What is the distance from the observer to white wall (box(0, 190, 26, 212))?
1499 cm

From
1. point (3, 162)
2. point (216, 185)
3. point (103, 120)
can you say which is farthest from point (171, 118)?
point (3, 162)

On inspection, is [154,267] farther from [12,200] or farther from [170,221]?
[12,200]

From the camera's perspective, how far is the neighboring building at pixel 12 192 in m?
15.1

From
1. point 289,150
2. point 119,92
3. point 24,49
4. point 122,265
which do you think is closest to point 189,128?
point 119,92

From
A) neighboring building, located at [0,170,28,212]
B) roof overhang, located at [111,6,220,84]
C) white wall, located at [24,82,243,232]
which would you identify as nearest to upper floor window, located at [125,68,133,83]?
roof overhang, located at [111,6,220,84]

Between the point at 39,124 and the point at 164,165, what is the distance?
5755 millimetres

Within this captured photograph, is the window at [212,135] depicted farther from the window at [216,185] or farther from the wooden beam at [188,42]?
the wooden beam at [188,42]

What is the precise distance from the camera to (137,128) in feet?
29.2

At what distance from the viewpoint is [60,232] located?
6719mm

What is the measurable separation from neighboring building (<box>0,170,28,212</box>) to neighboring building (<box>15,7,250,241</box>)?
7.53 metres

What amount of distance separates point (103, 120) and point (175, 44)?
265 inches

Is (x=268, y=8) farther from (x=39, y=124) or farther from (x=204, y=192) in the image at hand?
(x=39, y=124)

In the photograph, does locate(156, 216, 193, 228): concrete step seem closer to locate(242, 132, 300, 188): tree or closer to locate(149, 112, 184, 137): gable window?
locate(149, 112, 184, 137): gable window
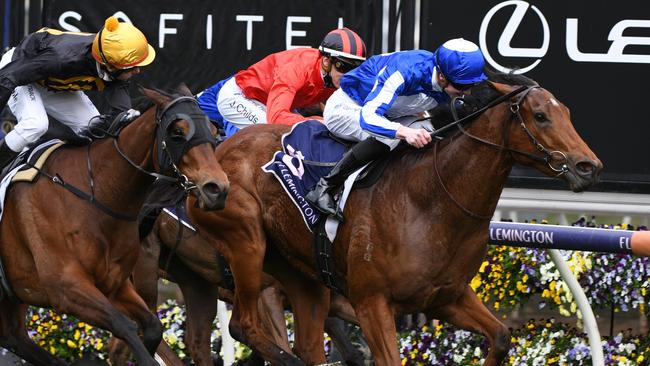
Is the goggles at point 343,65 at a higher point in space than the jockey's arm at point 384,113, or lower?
lower

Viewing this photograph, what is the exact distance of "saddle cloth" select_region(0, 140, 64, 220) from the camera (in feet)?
22.2

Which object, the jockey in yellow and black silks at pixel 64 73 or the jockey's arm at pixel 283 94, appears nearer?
the jockey in yellow and black silks at pixel 64 73

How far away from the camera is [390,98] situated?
6594 mm

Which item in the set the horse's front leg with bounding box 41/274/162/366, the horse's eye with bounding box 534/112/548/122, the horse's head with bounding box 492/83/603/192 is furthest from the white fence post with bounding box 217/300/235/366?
the horse's eye with bounding box 534/112/548/122

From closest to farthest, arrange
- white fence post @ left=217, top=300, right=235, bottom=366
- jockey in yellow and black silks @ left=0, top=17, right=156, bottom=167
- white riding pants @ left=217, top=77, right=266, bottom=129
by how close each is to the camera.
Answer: jockey in yellow and black silks @ left=0, top=17, right=156, bottom=167 → white fence post @ left=217, top=300, right=235, bottom=366 → white riding pants @ left=217, top=77, right=266, bottom=129

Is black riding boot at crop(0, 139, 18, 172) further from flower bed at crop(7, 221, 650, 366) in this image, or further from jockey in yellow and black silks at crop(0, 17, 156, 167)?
flower bed at crop(7, 221, 650, 366)

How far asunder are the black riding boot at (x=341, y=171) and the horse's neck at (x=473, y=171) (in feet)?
0.94

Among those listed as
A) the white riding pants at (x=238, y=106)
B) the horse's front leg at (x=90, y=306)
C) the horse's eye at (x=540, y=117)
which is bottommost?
the horse's front leg at (x=90, y=306)

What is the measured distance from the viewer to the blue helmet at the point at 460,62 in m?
6.52

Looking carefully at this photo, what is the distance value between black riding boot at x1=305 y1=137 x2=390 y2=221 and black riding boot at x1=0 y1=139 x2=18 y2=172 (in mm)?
1378

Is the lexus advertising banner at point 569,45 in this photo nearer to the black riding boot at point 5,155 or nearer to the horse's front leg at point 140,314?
the black riding boot at point 5,155

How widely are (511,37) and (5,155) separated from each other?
9.45 ft

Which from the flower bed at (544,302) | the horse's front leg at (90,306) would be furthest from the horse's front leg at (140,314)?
the flower bed at (544,302)

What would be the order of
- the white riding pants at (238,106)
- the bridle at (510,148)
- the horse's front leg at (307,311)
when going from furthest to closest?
1. the white riding pants at (238,106)
2. the horse's front leg at (307,311)
3. the bridle at (510,148)
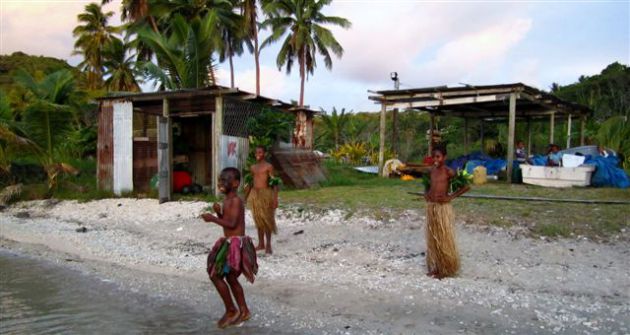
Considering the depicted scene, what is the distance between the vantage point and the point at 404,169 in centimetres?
1594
# # # # # # #
Brief
Return the records exactly. Don't carry the pictures over.

The result
What is the distance from the observer to white wall (box(0, 190, 26, 212))?
1499 cm

From
1. point (3, 162)
2. point (216, 185)
3. point (103, 120)
can you say which is farthest from point (171, 118)?
point (3, 162)

On inspection, is [154,267] farther from [12,200] or farther from [170,221]?
[12,200]

From the camera's perspective, how far is the neighboring building at pixel 12 192 in m?
15.1

From
1. point 289,150
2. point 119,92
3. point 24,49
4. point 122,265
which do you think is closest to point 189,128?
point 119,92

From
A) neighboring building, located at [0,170,28,212]
B) roof overhang, located at [111,6,220,84]
C) white wall, located at [24,82,243,232]
which would you identify as nearest to upper floor window, located at [125,68,133,83]?
roof overhang, located at [111,6,220,84]

Between the point at 39,124 and the point at 164,165, what is the distance?
5755 millimetres

Within this captured photograph, is the window at [212,135] depicted farther from the window at [216,185] or farther from the wooden beam at [188,42]?
the wooden beam at [188,42]

What is the precise distance from the camera to (137,128) in feet?
29.2

At what distance from the viewpoint is [60,232] located?
6719mm

What is the measurable separation from neighboring building (<box>0,170,28,212</box>) to neighboring building (<box>15,7,250,241</box>)?
7.53 metres

What amount of distance separates point (103, 120) and point (175, 44)?
265 inches

Is (x=268, y=8) farther from (x=39, y=124) or farther from (x=204, y=192) in the image at hand?
(x=39, y=124)

In the photograph, does locate(156, 216, 193, 228): concrete step seem closer to locate(242, 132, 300, 188): tree or closer to locate(149, 112, 184, 137): gable window?
locate(149, 112, 184, 137): gable window
Is the goggles at point 343,65 at a higher point in space than the jockey's arm at point 384,113, or lower?
lower

Viewing this photograph, what is the exact distance of "saddle cloth" select_region(0, 140, 64, 220) from the camera (in feet)?
22.2

Which object, the jockey in yellow and black silks at pixel 64 73 or the jockey's arm at pixel 283 94, appears nearer?
the jockey in yellow and black silks at pixel 64 73

How far away from the camera is [390,98] situated?
6594 mm

Which item in the set the horse's front leg with bounding box 41/274/162/366, the horse's eye with bounding box 534/112/548/122, the horse's head with bounding box 492/83/603/192 is furthest from the white fence post with bounding box 217/300/235/366?
the horse's eye with bounding box 534/112/548/122

From closest to farthest, arrange
- white fence post @ left=217, top=300, right=235, bottom=366
- jockey in yellow and black silks @ left=0, top=17, right=156, bottom=167
- white riding pants @ left=217, top=77, right=266, bottom=129
by how close each is to the camera.
Answer: jockey in yellow and black silks @ left=0, top=17, right=156, bottom=167 → white fence post @ left=217, top=300, right=235, bottom=366 → white riding pants @ left=217, top=77, right=266, bottom=129

Is black riding boot at crop(0, 139, 18, 172) further from flower bed at crop(7, 221, 650, 366) in this image, or further from jockey in yellow and black silks at crop(0, 17, 156, 167)?
flower bed at crop(7, 221, 650, 366)

How far asunder are the black riding boot at (x=341, y=171) and the horse's neck at (x=473, y=171) (in feet)?
0.94

Among those listed as
A) the white riding pants at (x=238, y=106)
B) the horse's front leg at (x=90, y=306)
C) the horse's eye at (x=540, y=117)
which is bottommost?
the horse's front leg at (x=90, y=306)

What is the measured distance from the viewer to the blue helmet at the point at 460,62 in m?
6.52

Looking carefully at this photo, what is the distance value between black riding boot at x1=305 y1=137 x2=390 y2=221 and black riding boot at x1=0 y1=139 x2=18 y2=172 (in mm)?
1378

Is the lexus advertising banner at point 569,45 in this photo nearer to the black riding boot at point 5,155 or nearer to the horse's front leg at point 140,314?
the black riding boot at point 5,155

How widely are (511,37) and (5,155) separated from each other?
9.45 ft

Which from the flower bed at (544,302) | the horse's front leg at (90,306) would be furthest from the horse's front leg at (140,314)?
the flower bed at (544,302)

What would be the order of
- the white riding pants at (238,106)
- the bridle at (510,148)
- the horse's front leg at (307,311)
when going from furthest to closest?
1. the white riding pants at (238,106)
2. the horse's front leg at (307,311)
3. the bridle at (510,148)
Considering the depicted scene, what is the distance between the vantage point and the point at 404,169 in centimetres?
1594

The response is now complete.